- Theatrical release poster
- Directed by: Burt Gillett
- Produced by: Walt Disney
- Starring: Walt Disney Marcellite Garner Pinto Colvig Billy Sheets
- Music by: Frank Churchill
- Animation by: Art Babbitt Johnny Cannon Les Clark Ugo D'Orsi Norman Ferguson Jack Hannah Dick Lundy Hamilton Luske Bill Roberts Ben Sharpsteen Cy Young
- Color process: Black & white
- Production company: Walt Disney Productions
- Distributed by: United Artists
- Release date: May 19, 1934;
- Country: United States
- Language: English

= Gulliver Mickey =

1934 Mickey Mouse cartoon

Gulliver Mickey is a black and white short cartoon in the Mickey Mouse series, produced by Walt Disney and released by United Artists in 1934. It was the 66th Mickey Mouse short film to be released, and the fourth of that year.

== Plot ==
Mickey is first seen reading Gulliver's Travels, the 1726 novel by Jonathan Swift, while the mice orphan children are pretending to be sailors. He then joins in their play by hiding under the rug, pretending to be a whale. After poking Mickey with a fork, causing their "ship" to collapse, the children start to cry. Mickey manages to calm them down by retelling the Liliput sequences of Gulliver's Travels, pretending it was a real event that happened to him by portraying the role of Gulliver. The story ends with Mickey saving the town from a giant spider (Pete), but after telling the story, one of the children dangles a fake spider attached to a fishing rod, which scares Mickey out of his wits.

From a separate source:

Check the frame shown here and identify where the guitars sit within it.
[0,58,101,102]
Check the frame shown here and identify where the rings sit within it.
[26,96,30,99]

As soon as Mickey had manages to struggle to be free from the spider's long legs, he immediately gets the spider away, but in Mickey's story, he is battling a cushion making feathers fly everywhere.

==Legacy==
Gulliver Mickey is adapted in Kingdom Hearts II as a mission in the Timeless River world, where Sora, Donald Duck and Goofy protect the town from the Heartless.

==Voice cast==
- Mickey Mouse: Walt Disney
- Pluto: Pinto Colvig
- Mickey's Nephews: Marcellite Garner
- Giant Spider: Billy Sheets

==Home media==
The short was released on December 2, 2002, on Walt Disney Treasures: Mickey Mouse in Black and White.